## Instructions to follow:
Below is some material; set it all down exactly, apart from the pictures.

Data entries
(begin)

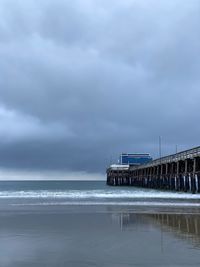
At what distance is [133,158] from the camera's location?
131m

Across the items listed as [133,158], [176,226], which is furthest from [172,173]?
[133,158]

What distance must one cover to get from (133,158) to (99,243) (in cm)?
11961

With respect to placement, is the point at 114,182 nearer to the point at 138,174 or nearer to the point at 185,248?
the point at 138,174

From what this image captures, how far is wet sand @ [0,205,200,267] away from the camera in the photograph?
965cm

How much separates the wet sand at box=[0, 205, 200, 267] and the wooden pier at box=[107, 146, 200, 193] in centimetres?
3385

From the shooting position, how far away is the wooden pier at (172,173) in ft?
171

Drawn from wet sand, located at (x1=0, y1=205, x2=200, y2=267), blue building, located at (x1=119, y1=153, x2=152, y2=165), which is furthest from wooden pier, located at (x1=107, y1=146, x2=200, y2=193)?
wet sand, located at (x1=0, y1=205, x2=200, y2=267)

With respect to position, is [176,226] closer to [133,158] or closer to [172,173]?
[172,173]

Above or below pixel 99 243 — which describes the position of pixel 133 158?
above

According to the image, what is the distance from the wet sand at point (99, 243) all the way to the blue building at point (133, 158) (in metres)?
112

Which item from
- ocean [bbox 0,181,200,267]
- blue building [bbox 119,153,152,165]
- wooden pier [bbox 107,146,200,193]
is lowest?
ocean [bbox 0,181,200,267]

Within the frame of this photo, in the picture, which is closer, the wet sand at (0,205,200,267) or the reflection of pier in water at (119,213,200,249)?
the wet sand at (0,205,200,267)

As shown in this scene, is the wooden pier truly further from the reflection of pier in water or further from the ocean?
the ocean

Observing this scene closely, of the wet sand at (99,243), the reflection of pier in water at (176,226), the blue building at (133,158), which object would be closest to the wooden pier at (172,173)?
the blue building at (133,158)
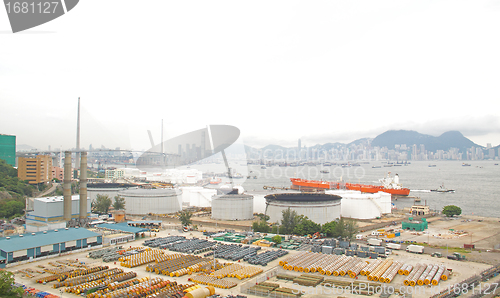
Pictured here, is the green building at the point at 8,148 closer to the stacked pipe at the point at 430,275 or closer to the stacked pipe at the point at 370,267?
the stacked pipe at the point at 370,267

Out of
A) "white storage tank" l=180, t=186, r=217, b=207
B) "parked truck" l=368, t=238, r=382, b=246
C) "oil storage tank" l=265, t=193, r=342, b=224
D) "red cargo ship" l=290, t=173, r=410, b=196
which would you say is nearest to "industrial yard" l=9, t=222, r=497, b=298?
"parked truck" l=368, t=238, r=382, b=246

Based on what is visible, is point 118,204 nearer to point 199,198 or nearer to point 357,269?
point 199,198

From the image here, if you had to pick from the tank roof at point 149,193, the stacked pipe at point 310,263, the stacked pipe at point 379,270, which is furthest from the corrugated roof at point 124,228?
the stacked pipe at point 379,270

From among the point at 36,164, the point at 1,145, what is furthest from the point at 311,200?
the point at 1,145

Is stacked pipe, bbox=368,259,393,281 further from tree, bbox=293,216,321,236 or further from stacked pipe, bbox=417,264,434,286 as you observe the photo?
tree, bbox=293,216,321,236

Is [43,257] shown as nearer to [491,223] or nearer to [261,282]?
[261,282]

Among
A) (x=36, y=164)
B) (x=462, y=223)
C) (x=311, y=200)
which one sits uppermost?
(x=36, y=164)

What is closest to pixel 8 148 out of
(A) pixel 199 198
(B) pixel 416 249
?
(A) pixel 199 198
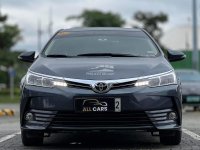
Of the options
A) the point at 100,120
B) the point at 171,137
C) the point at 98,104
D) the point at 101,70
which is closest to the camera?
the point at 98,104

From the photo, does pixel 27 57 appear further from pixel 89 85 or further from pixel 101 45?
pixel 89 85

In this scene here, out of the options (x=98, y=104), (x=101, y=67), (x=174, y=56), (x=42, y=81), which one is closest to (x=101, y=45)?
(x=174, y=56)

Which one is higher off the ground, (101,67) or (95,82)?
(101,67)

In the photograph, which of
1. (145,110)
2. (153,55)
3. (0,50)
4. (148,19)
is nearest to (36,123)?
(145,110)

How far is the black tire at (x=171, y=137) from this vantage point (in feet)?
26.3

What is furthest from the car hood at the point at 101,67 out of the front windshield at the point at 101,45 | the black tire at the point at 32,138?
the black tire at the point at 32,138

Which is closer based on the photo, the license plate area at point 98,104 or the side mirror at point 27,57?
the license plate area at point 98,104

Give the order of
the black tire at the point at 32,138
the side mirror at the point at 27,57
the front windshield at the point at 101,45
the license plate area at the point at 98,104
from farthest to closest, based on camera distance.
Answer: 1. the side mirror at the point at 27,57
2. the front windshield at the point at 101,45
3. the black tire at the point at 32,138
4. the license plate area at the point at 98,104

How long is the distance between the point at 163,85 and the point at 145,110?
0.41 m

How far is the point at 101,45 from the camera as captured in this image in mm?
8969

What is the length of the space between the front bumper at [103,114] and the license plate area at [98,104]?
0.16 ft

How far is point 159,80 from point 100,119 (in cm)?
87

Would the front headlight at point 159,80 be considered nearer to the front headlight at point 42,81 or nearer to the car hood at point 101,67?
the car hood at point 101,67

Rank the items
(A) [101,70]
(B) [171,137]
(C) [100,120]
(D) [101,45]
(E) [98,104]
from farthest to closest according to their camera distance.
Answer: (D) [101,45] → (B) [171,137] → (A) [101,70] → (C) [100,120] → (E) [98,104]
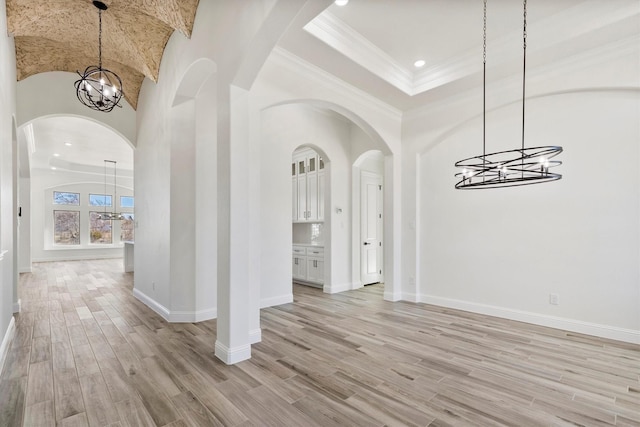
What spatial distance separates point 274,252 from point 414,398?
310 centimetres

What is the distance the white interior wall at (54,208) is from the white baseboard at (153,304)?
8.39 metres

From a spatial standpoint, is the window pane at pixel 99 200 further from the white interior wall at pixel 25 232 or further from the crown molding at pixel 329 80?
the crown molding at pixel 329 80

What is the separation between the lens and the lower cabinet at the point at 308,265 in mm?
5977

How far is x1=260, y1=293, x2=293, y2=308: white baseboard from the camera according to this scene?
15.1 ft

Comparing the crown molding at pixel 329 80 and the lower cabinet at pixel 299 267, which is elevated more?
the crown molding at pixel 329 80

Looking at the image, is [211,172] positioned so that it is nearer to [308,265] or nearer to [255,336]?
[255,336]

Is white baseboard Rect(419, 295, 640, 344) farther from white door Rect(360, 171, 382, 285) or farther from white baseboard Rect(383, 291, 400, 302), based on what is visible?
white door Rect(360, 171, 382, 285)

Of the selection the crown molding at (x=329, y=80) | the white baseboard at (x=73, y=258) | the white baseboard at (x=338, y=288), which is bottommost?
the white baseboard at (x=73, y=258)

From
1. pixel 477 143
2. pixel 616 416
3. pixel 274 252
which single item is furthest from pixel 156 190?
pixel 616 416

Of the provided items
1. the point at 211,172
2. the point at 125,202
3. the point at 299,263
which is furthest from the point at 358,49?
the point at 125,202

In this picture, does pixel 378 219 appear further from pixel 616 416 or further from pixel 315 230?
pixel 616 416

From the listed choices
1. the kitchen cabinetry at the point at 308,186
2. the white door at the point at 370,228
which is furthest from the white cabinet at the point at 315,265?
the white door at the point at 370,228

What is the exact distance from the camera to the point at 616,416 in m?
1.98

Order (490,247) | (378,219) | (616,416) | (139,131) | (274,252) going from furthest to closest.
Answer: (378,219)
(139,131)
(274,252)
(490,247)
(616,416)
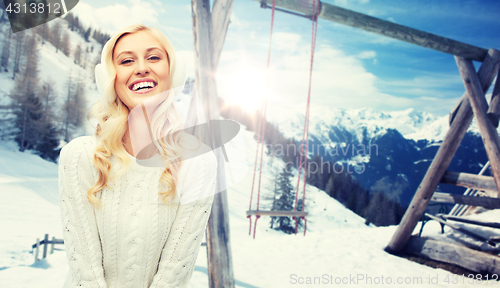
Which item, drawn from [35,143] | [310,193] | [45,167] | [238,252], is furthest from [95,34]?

(end)

## Final result:
At what distance is [133,158] from the camera's location?
131m

Across the items listed as [133,158], [176,226], which is furthest from [172,173]?
[133,158]

What distance must one cover to get from (133,158) to (99,243) (in cm)?
11961

With respect to placement, is the point at 114,182 nearer to the point at 138,174 or nearer to the point at 185,248?
the point at 138,174

From what this image captures, how far is wet sand @ [0,205,200,267] away from the camera in the photograph?
965cm

How much separates the wet sand at box=[0, 205, 200, 267] and the wooden pier at box=[107, 146, 200, 193] in centimetres?
3385

From the shooting position, how far away is the wooden pier at (172,173) in ft?
171

Drawn from wet sand, located at (x1=0, y1=205, x2=200, y2=267), blue building, located at (x1=119, y1=153, x2=152, y2=165), which is furthest from wooden pier, located at (x1=107, y1=146, x2=200, y2=193)?
wet sand, located at (x1=0, y1=205, x2=200, y2=267)

With respect to position, is [176,226] closer to [133,158] or closer to [172,173]?
[172,173]

Above or below pixel 99 243 — which describes the position of pixel 133 158?
above

According to the image, what is the distance from the wet sand at point (99, 243) all the way to the blue building at point (133, 158) (in metres)?
112

Which item from
- ocean [bbox 0,181,200,267]
- blue building [bbox 119,153,152,165]
- wooden pier [bbox 107,146,200,193]
is lowest?
ocean [bbox 0,181,200,267]

Within the frame of this photo, in the picture, which is closer, the wet sand at (0,205,200,267) or the reflection of pier in water at (119,213,200,249)?
the wet sand at (0,205,200,267)

As shown in this scene, is the wooden pier truly further from the reflection of pier in water or further from the ocean?
the ocean

Observing this scene closely, of the wet sand at (99,243), the reflection of pier in water at (176,226), the blue building at (133,158), which object would be closest to the wooden pier at (172,173)?
the blue building at (133,158)
Pictured here, is the green building at the point at 8,148 closer to the stacked pipe at the point at 430,275 or closer to the stacked pipe at the point at 370,267?
the stacked pipe at the point at 370,267

Out of
A) "white storage tank" l=180, t=186, r=217, b=207
B) "parked truck" l=368, t=238, r=382, b=246
C) "oil storage tank" l=265, t=193, r=342, b=224
D) "red cargo ship" l=290, t=173, r=410, b=196
which would you say is nearest to "industrial yard" l=9, t=222, r=497, b=298?
"parked truck" l=368, t=238, r=382, b=246

Based on what is visible, is point 118,204 nearer to point 199,198 or nearer to point 357,269?
point 199,198

From the image here, if you had to pick from the tank roof at point 149,193, the stacked pipe at point 310,263, the stacked pipe at point 379,270, which is furthest from the corrugated roof at point 124,228?
the stacked pipe at point 379,270

From among the point at 36,164, the point at 1,145, what is furthest from the point at 311,200?
the point at 1,145

Is stacked pipe, bbox=368,259,393,281 further from tree, bbox=293,216,321,236 or further from stacked pipe, bbox=417,264,434,286 as you observe the photo?
tree, bbox=293,216,321,236

Is [43,257] shown as nearer to [491,223] or nearer to [261,282]?
[261,282]

Among
A) (x=36, y=164)
B) (x=462, y=223)
C) (x=311, y=200)
which one sits uppermost?
(x=36, y=164)

What is closest to pixel 8 148 out of
(A) pixel 199 198
(B) pixel 416 249
?
(A) pixel 199 198
Of the options
A) the point at 100,120
B) the point at 171,137
C) the point at 98,104
D) the point at 101,70
which is closest to the camera?
the point at 98,104

From the photo, does pixel 27 57 appear further from pixel 89 85 or further from pixel 101 45?
pixel 89 85

In this scene here, out of the options (x=98, y=104), (x=101, y=67), (x=174, y=56), (x=42, y=81), which one is closest to (x=101, y=45)?
(x=174, y=56)

Which one is higher off the ground, (101,67) or (95,82)?
(101,67)

In the photograph, which of
1. (145,110)
2. (153,55)
3. (0,50)
4. (148,19)
is nearest to (36,123)?
(145,110)

How far is the black tire at (x=171, y=137) from this vantage point (in feet)?
26.3

What is furthest from the car hood at the point at 101,67 out of the front windshield at the point at 101,45 | the black tire at the point at 32,138?
the black tire at the point at 32,138

Which is closer based on the photo, the license plate area at point 98,104 or the side mirror at point 27,57?
the license plate area at point 98,104

Give the order of
the black tire at the point at 32,138
the side mirror at the point at 27,57
the front windshield at the point at 101,45
the license plate area at the point at 98,104
from farthest to closest, based on camera distance.
Answer: 1. the side mirror at the point at 27,57
2. the front windshield at the point at 101,45
3. the black tire at the point at 32,138
4. the license plate area at the point at 98,104

How long is the distance between the point at 163,85 and the point at 145,110?
0.41 m

How far is the point at 101,45 from the camera as captured in this image in mm?
8969

What is the length of the space between the front bumper at [103,114] and the license plate area at [98,104]?
0.16 ft

How far is point 159,80 from point 100,119 (in cm)?
87

Would the front headlight at point 159,80 be considered nearer to the front headlight at point 42,81 or nearer to the car hood at point 101,67?
the car hood at point 101,67

Rank the items
(A) [101,70]
(B) [171,137]
(C) [100,120]
(D) [101,45]
(E) [98,104]
from farthest to closest according to their camera distance.
Answer: (D) [101,45] → (B) [171,137] → (A) [101,70] → (C) [100,120] → (E) [98,104]
What spatial distance separates point 274,252 from point 414,398?
310 centimetres

What is the distance the white interior wall at (54,208) is from the white baseboard at (153,304)?
8.39 metres

From a spatial standpoint, is the window pane at pixel 99 200 further from the white interior wall at pixel 25 232 or further from the crown molding at pixel 329 80?
the crown molding at pixel 329 80

What is the separation between the lens and the lower cabinet at the point at 308,265 in mm?
5977

How far is x1=260, y1=293, x2=293, y2=308: white baseboard from the camera according to this scene?
15.1 ft

Comparing the crown molding at pixel 329 80 and the lower cabinet at pixel 299 267, which is elevated more?
the crown molding at pixel 329 80

Looking at the image, is [211,172] positioned so that it is nearer to [308,265] or nearer to [255,336]?
[255,336]

Is white baseboard Rect(419, 295, 640, 344) farther from white door Rect(360, 171, 382, 285) or farther from white baseboard Rect(383, 291, 400, 302), based on what is visible?
white door Rect(360, 171, 382, 285)

Of the selection the crown molding at (x=329, y=80) | the white baseboard at (x=73, y=258) | the white baseboard at (x=338, y=288), which is bottommost?
the white baseboard at (x=73, y=258)

From
1. pixel 477 143
2. pixel 616 416
3. pixel 274 252
which single item is furthest from pixel 156 190?
pixel 616 416

Of the provided items
1. the point at 211,172
2. the point at 125,202
3. the point at 299,263
which is furthest from the point at 358,49?
the point at 125,202

In this picture, does pixel 378 219 appear further from pixel 616 416 or further from pixel 315 230?
pixel 616 416

From the listed choices
1. the kitchen cabinetry at the point at 308,186
2. the white door at the point at 370,228
which is furthest from the white cabinet at the point at 315,265?
the white door at the point at 370,228

What is the exact distance from the camera to the point at 616,416 in m?
1.98

Order (490,247) | (378,219) | (616,416) | (139,131) | (274,252) going from furthest to closest.
Answer: (378,219)
(139,131)
(274,252)
(490,247)
(616,416)
Which item, drawn from [35,143] | [310,193] | [45,167] | [238,252], is furthest from [95,34]?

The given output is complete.